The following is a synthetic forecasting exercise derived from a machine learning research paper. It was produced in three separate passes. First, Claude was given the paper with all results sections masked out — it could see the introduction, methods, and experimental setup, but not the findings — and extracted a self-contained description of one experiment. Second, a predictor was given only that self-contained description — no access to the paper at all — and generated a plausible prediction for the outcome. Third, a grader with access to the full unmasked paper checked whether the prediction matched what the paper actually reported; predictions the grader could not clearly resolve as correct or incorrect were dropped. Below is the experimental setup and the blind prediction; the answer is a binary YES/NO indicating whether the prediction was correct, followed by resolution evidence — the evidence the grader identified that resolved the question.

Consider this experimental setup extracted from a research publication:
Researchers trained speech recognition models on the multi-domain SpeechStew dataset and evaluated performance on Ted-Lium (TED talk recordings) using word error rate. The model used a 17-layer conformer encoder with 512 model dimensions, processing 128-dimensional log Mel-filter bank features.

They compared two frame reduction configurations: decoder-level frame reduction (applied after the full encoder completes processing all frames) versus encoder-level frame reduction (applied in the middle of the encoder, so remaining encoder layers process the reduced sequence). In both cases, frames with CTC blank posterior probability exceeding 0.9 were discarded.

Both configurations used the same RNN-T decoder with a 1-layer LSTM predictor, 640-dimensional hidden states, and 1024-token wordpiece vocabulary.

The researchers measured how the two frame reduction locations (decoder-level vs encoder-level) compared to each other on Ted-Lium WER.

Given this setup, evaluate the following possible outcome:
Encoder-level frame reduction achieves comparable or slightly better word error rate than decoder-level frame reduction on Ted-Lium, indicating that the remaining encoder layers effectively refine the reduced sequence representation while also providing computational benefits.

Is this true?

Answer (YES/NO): YES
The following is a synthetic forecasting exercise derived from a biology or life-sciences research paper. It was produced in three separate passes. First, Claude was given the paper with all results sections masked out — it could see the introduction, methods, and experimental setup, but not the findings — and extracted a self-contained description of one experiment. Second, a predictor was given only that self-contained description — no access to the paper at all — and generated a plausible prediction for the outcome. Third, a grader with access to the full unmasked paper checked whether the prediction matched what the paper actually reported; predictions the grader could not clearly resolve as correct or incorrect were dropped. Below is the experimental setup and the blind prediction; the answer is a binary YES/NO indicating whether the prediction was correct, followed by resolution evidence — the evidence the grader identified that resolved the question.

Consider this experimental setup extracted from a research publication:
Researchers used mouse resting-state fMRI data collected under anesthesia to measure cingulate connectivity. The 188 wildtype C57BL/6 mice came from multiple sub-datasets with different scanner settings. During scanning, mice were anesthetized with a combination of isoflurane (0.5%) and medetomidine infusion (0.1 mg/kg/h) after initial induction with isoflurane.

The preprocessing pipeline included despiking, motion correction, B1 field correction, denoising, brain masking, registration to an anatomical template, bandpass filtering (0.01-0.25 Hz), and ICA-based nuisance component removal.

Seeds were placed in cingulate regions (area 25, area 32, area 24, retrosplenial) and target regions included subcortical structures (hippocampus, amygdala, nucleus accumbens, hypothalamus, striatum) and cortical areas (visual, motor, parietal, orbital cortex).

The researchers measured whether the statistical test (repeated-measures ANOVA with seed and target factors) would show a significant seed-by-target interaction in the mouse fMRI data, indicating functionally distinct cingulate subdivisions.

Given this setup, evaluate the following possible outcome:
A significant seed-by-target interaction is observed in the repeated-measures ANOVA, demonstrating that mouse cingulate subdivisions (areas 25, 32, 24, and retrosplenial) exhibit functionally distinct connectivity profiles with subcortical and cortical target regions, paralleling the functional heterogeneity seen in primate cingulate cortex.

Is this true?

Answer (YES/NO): YES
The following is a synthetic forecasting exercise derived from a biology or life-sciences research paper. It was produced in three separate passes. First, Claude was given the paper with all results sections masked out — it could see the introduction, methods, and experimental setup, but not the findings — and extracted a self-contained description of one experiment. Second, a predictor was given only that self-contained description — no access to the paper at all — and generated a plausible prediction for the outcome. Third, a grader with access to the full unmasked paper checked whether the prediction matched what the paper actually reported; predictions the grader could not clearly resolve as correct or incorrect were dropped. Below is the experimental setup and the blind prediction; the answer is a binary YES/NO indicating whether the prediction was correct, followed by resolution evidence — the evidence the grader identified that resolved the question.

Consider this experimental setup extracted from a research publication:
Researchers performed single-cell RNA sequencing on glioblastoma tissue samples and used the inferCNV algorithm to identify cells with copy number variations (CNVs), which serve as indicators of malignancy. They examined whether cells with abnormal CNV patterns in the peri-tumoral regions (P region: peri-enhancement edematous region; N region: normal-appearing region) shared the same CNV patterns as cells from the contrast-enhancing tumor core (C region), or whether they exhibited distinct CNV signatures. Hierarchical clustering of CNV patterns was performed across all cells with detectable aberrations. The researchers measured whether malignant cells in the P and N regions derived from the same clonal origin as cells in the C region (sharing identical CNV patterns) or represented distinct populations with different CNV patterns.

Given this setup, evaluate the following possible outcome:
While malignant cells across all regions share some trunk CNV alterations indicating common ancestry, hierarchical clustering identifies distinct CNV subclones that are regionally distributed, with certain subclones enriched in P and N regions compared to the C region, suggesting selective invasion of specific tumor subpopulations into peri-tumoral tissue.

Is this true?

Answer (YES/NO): NO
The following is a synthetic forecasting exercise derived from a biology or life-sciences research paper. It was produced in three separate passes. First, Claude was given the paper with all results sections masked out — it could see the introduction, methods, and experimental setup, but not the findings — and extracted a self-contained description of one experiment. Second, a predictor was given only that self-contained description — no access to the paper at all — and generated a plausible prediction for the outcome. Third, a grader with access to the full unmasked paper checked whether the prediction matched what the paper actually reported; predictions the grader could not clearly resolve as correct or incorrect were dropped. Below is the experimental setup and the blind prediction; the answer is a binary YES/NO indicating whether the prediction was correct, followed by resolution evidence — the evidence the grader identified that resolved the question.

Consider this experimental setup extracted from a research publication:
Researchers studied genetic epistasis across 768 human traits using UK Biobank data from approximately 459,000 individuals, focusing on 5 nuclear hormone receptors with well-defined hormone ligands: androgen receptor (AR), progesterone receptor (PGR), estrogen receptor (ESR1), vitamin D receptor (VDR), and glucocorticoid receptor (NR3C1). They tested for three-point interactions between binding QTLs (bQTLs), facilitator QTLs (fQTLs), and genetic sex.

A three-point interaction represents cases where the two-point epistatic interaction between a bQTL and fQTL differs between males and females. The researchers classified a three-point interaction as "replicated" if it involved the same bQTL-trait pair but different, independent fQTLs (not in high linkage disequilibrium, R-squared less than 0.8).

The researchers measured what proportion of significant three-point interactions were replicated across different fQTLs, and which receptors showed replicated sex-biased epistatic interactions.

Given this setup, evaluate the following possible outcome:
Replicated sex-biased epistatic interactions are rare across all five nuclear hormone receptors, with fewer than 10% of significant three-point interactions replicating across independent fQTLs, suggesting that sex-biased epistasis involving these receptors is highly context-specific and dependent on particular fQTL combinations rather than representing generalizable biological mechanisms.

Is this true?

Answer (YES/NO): NO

▶ _What you are asked to do_
Transcribe each entry precisely, missing none.

▶ _Output for this exercise_
The following is a synthetic forecasting exercise derived from a machine learning research paper. It was produced in three separate passes. First, Claude was given the paper with all results sections masked out — it could see the introduction, methods, and experimental setup, but not the findings — and extracted a self-contained description of one experiment. Second, a predictor was given only that self-contained description — no access to the paper at all — and generated a plausible prediction for the outcome. Third, a grader with access to the full unmasked paper checked whether the prediction matched what the paper actually reported; predictions the grader could not clearly resolve as correct or incorrect were dropped. Below is the experimental setup and the blind prediction; the answer is a binary YES/NO indicating whether the prediction was correct, followed by resolution evidence — the evidence the grader identified that resolved the question.

Consider this experimental setup extracted from a research publication:
Researchers trained speech recognition models on the multi-domain SpeechStew dataset and evaluated performance on Ted-Lium (TED talk recordings) using word error rate. The model used a 17-layer conformer encoder with 512 model dimensions, processing 128-dimensional log Mel-filter bank features.

They compared two frame reduction configurations: decoder-level frame reduction (applied after the full encoder completes processing all frames) versus encoder-level frame reduction (applied in the middle of the encoder, so remaining encoder layers process the reduced sequence). In both cases, frames with CTC blank posterior probability exceeding 0.9 were discarded.

Both configurations used the same RNN-T decoder with a 1-layer LSTM predictor, 640-dimensional hidden states, and 1024-token wordpiece vocabulary.

The researchers measured how the two frame reduction locations (decoder-level vs encoder-level) compared to each other on Ted-Lium WER.

Given this setup, evaluate the following possible outcome:
Encoder-level frame reduction achieves comparable or slightly better word error rate than decoder-level frame reduction on Ted-Lium, indicating that the remaining encoder layers effectively refine the reduced sequence representation while also providing computational benefits.

Is this true?

Answer (YES/NO): YES
The following is a synthetic forecasting exercise derived from a biology or life-sciences research paper. It was produced in three separate passes. First, Claude was given the paper with all results sections masked out — it could see the introduction, methods, and experimental setup, but not the findings — and extracted a self-contained description of one experiment. Second, a predictor was given only that self-contained description — no access to the paper at all — and generated a plausible prediction for the outcome. Third, a grader with access to the full unmasked paper checked whether the prediction matched what the paper actually reported; predictions the grader could not clearly resolve as correct or incorrect were dropped. Below is the experimental setup and the blind prediction; the answer is a binary YES/NO indicating whether the prediction was correct, followed by resolution evidence — the evidence the grader identified that resolved the question.

Consider this experimental setup extracted from a research publication:
Researchers used mouse resting-state fMRI data collected under anesthesia to measure cingulate connectivity. The 188 wildtype C57BL/6 mice came from multiple sub-datasets with different scanner settings. During scanning, mice were anesthetized with a combination of isoflurane (0.5%) and medetomidine infusion (0.1 mg/kg/h) after initial induction with isoflurane.

The preprocessing pipeline included despiking, motion correction, B1 field correction, denoising, brain masking, registration to an anatomical template, bandpass filtering (0.01-0.25 Hz), and ICA-based nuisance component removal.

Seeds were placed in cingulate regions (area 25, area 32, area 24, retrosplenial) and target regions included subcortical structures (hippocampus, amygdala, nucleus accumbens, hypothalamus, striatum) and cortical areas (visual, motor, parietal, orbital cortex).

The researchers measured whether the statistical test (repeated-measures ANOVA with seed and target factors) would show a significant seed-by-target interaction in the mouse fMRI data, indicating functionally distinct cingulate subdivisions.

Given this setup, evaluate the following possible outcome:
A significant seed-by-target interaction is observed in the repeated-measures ANOVA, demonstrating that mouse cingulate subdivisions (areas 25, 32, 24, and retrosplenial) exhibit functionally distinct connectivity profiles with subcortical and cortical target regions, paralleling the functional heterogeneity seen in primate cingulate cortex.

Is this true?

Answer (YES/NO): YES
The following is a synthetic forecasting exercise derived from a biology or life-sciences research paper. It was produced in three separate passes. First, Claude was given the paper with all results sections masked out — it could see the introduction, methods, and experimental setup, but not the findings — and extracted a self-contained description of one experiment. Second, a predictor was given only that self-contained description — no access to the paper at all — and generated a plausible prediction for the outcome. Third, a grader with access to the full unmasked paper checked whether the prediction matched what the paper actually reported; predictions the grader could not clearly resolve as correct or incorrect were dropped. Below is the experimental setup and the blind prediction; the answer is a binary YES/NO indicating whether the prediction was correct, followed by resolution evidence — the evidence the grader identified that resolved the question.

Consider this experimental setup extracted from a research publication:
Researchers performed single-cell RNA sequencing on glioblastoma tissue samples and used the inferCNV algorithm to identify cells with copy number variations (CNVs), which serve as indicators of malignancy. They examined whether cells with abnormal CNV patterns in the peri-tumoral regions (P region: peri-enhancement edematous region; N region: normal-appearing region) shared the same CNV patterns as cells from the contrast-enhancing tumor core (C region), or whether they exhibited distinct CNV signatures. Hierarchical clustering of CNV patterns was performed across all cells with detectable aberrations. The researchers measured whether malignant cells in the P and N regions derived from the same clonal origin as cells in the C region (sharing identical CNV patterns) or represented distinct populations with different CNV patterns.

Given this setup, evaluate the following possible outcome:
While malignant cells across all regions share some trunk CNV alterations indicating common ancestry, hierarchical clustering identifies distinct CNV subclones that are regionally distributed, with certain subclones enriched in P and N regions compared to the C region, suggesting selective invasion of specific tumor subpopulations into peri-tumoral tissue.

Is this true?

Answer (YES/NO): NO
The following is a synthetic forecasting exercise derived from a biology or life-sciences research paper. It was produced in three separate passes. First, Claude was given the paper with all results sections masked out — it could see the introduction, methods, and experimental setup, but not the findings — and extracted a self-contained description of one experiment. Second, a predictor was given only that self-contained description — no access to the paper at all — and generated a plausible prediction for the outcome. Third, a grader with access to the full unmasked paper checked whether the prediction matched what the paper actually reported; predictions the grader could not clearly resolve as correct or incorrect were dropped. Below is the experimental setup and the blind prediction; the answer is a binary YES/NO indicating whether the prediction was correct, followed by resolution evidence — the evidence the grader identified that resolved the question.

Consider this experimental setup extracted from a research publication:
Researchers studied genetic epistasis across 768 human traits using UK Biobank data from approximately 459,000 individuals, focusing on 5 nuclear hormone receptors with well-defined hormone ligands: androgen receptor (AR), progesterone receptor (PGR), estrogen receptor (ESR1), vitamin D receptor (VDR), and glucocorticoid receptor (NR3C1). They tested for three-point interactions between binding QTLs (bQTLs), facilitator QTLs (fQTLs), and genetic sex.

A three-point interaction represents cases where the two-point epistatic interaction between a bQTL and fQTL differs between males and females. The researchers classified a three-point interaction as "replicated" if it involved the same bQTL-trait pair but different, independent fQTLs (not in high linkage disequilibrium, R-squared less than 0.8).

The researchers measured what proportion of significant three-point interactions were replicated across different fQTLs, and which receptors showed replicated sex-biased epistatic interactions.

Given this setup, evaluate the following possible outcome:
Replicated sex-biased epistatic interactions are rare across all five nuclear hormone receptors, with fewer than 10% of significant three-point interactions replicating across independent fQTLs, suggesting that sex-biased epistasis involving these receptors is highly context-specific and dependent on particular fQTL combinations rather than representing generalizable biological mechanisms.

Is this true?

Answer (YES/NO): NO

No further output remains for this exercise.